Young was born in New York City on April 13, 1947. [3] He received an A.B. from Harvard College in 1967, and a M.D. from Johns Hopkins School of Medicine in 1971. His internal medicine residency was at Massachusetts General Hospital. In 1976, he completed a clinical fellowship in the Hematology-Oncology Division at Barnes Hospital, Washington University School of Medicine.

Young's entire career has been in the Intramural Research Program of the National Institutes of Health in Bethesda, Maryland. He has been Chief of the Hematology Branch of the National Heart, Lung, and Blood Institute since 1994 and was appointed Director of the Trans-NIH Center for Human Immunology, Autoimmunity, and Inflammation in 2007. [1]

He is married to Genoveffa Franchini, an expert in retroviruses and HIV in the National Cancer Institute. Their children are Andrea, a professor of physics at the University of California Santa Barbara; Massimo, vice president at Insight Investment of the Bank of New York; and Giorgio, a theoretical mathematician

Professional work

Young joined the U.S. Public Health Service in 1973 and worked at the NIH in the laboratories of Christen Anfinsen (in the immunochemistry of hemoglobin) and Arthur Nienhuis (in globin gene regulation). He directed the first multicenter clinical trial using antithymocyte globulin for the treatment of aplastic anemia in the United States. This therapy is now the standard treatment for the disease worldwide. He is credited with contributing to understanding the pathophysiology of the disease as immune-mediated and with developing immunotherapy for aplastic anemia that has dramatically improved survival rates for the disease. In the early 1980s, the disease was largely fatal with survival rates around 10% one year following the diagnosis, whereas now survival rates are 90% or better.

He also made major contributions to the understanding of parvovirus B19 infection. He identified the erythrocyte antigen P (globoside) as the cell receptor for parvovirus B19 [4] and that P antigen deficiency confers resistance to parvovirus B19 infection. Young characterized the subsequent hematologic manifestations in patients with sickle cell disease immune deficient individuals. He developed a candidate recombinant vaccine against parvovirus B19 infection.

In the 1990s, Young initiated and implemented a formal epidemiologic study of aplastic anemia in Thailand, which revealed a much higher incidence rate than in the West. [5] Coincidentally, he established a teaching program an NHLBI-sponsored teaching program in Vietnam, for which he later received a Government of Vietnam Service to the People Award. [6]

In 2005, he and his postdoctoral fellow, Rodrigo Calado, described the first mutations in the telomerase gene, TERT, in patients with aplastic anemia. Deficiency in telomerase genes causes telomere shortening, reduced hematopoietic stem cell function, and bone marrow failure. He later found that telomerase mutations also are a risk factor for acute myeloid leukemia and hepatic liver cirrhosis. In his most recent work, he has pioneered single cell genomic studies in bone marrow failure diseases, and is part of the VEXAS (Vacuoles, E1 enzyme, X-linked, Autoinflammatory Syndrome) discovery team at NIH.

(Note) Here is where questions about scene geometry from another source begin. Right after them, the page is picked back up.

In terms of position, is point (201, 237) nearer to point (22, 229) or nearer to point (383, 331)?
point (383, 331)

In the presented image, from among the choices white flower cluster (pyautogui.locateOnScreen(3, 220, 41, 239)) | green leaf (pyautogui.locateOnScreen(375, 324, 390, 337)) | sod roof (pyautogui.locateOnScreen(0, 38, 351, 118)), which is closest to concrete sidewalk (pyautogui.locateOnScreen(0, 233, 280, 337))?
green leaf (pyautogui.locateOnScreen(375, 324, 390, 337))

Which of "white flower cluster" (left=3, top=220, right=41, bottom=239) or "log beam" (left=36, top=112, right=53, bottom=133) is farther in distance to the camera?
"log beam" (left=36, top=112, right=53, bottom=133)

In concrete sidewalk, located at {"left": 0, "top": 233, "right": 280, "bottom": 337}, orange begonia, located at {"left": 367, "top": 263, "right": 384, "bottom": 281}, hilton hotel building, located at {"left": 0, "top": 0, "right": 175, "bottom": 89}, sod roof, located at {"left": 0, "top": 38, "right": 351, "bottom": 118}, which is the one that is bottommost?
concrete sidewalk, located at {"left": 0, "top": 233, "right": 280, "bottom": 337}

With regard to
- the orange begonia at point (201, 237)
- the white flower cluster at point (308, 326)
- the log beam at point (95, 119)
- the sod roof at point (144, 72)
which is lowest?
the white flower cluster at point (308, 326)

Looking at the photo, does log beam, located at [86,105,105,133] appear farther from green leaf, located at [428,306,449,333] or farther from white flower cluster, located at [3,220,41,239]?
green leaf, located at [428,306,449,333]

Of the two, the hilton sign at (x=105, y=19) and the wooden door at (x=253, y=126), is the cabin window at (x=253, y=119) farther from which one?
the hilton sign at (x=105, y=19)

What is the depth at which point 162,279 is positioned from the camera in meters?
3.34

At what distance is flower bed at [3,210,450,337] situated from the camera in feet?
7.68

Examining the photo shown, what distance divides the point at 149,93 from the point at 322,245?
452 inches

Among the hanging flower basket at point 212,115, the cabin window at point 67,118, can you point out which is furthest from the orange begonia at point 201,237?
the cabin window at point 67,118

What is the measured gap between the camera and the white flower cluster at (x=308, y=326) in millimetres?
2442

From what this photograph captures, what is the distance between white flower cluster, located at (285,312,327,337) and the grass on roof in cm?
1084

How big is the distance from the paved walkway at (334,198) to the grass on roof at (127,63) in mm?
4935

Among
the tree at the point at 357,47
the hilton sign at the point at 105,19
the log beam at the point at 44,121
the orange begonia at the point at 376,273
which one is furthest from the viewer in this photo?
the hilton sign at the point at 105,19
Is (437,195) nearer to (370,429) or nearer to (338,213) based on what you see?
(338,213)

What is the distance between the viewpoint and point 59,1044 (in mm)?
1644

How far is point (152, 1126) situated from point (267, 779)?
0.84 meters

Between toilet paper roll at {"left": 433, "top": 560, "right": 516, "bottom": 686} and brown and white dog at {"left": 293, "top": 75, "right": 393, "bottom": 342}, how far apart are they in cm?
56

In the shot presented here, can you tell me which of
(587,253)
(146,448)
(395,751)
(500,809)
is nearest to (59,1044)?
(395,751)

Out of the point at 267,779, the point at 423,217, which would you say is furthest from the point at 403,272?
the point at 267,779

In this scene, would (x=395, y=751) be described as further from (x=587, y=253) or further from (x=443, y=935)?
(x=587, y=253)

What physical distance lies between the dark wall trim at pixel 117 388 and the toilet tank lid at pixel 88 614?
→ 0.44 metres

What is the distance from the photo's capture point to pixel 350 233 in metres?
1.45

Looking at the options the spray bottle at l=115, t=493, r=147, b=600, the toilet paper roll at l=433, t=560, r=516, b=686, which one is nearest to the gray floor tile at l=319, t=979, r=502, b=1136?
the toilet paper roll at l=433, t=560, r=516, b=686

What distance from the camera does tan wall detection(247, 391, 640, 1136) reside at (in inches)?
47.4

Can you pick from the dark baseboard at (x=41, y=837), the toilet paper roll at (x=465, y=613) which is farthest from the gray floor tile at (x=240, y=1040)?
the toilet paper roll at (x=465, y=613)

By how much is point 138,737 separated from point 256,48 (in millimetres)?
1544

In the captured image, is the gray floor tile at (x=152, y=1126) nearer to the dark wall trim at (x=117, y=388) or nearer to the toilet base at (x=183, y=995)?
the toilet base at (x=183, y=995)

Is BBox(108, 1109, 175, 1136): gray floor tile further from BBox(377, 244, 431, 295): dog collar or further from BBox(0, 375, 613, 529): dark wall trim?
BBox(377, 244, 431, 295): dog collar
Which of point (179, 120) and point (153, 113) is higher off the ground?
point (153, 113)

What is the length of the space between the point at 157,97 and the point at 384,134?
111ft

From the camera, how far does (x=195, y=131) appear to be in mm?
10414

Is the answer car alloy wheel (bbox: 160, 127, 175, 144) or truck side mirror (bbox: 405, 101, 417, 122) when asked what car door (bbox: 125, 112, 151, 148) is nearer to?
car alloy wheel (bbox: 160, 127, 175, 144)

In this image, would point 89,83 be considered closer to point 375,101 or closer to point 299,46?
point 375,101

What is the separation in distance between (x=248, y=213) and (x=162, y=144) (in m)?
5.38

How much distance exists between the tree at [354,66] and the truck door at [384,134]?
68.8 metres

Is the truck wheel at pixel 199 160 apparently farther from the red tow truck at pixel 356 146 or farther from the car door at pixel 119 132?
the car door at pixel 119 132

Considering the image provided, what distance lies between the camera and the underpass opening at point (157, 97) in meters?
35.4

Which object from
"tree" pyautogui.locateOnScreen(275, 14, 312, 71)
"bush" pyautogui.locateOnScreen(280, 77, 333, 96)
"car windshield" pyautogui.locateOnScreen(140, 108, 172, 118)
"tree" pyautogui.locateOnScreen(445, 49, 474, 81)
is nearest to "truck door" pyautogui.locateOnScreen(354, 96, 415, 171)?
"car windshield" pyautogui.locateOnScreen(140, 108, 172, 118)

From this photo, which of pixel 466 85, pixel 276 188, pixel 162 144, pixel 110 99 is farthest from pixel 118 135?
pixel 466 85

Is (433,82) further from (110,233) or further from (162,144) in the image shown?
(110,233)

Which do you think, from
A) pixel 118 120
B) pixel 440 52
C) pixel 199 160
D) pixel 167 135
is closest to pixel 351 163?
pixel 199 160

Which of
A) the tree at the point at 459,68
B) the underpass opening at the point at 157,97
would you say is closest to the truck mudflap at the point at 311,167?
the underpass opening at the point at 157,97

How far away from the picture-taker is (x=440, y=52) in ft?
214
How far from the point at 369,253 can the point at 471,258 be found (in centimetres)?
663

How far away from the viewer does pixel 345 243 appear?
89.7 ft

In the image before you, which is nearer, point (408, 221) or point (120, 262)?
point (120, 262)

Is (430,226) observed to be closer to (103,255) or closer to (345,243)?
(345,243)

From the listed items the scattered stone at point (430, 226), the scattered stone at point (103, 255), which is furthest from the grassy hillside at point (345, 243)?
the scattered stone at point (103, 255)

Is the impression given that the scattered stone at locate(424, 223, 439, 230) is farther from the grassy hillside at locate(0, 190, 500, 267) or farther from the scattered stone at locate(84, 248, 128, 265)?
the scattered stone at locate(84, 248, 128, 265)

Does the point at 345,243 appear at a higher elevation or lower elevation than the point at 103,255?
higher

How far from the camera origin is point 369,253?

Young has published over 500 scientific articles, original research as well and reviews, which span basic molecular and cell biology, clinical research, and epidemiology and are highly cited. He was an editor for Seminars in Hematology for 20 years and has written or edited many monographs and textbooks. An article addressing the economics of scientific publishing in PLoS Medicine attracted media attention. [1] His laboratory and clinical program have trained many leaders in the hematology and bone marrow failure, who head departments in the United States, Europe, South America, and Asia. His Winner’s Curse essay of 2008 [7] was an influential contribution to the literature on scientific publishing; in 2023, he was a Visiting Fellow at New College, Oxford, to address language issues in science from a philosophic perspective.

Awards and honors

Selected publications

Books

Review Articles

Recent Original Research

Related Research Articles

<i>Parvoviridae</i> Family of viruses

Parvoviruses are a family of animal viruses that constitute the family Parvoviridae. They have linear, single-stranded DNA (ssDNA) genomes that typically contain two genes encoding for a replication initiator protein, called NS1, and the protein the viral capsid is made of. The coding portion of the genome is flanked by telomeres at each end that form into hairpin loops that are important during replication. Parvovirus virions are small compared to most viruses, at 23–28 nanometers in diameter, and contain the genome enclosed in an icosahedral capsid that has a rugged surface.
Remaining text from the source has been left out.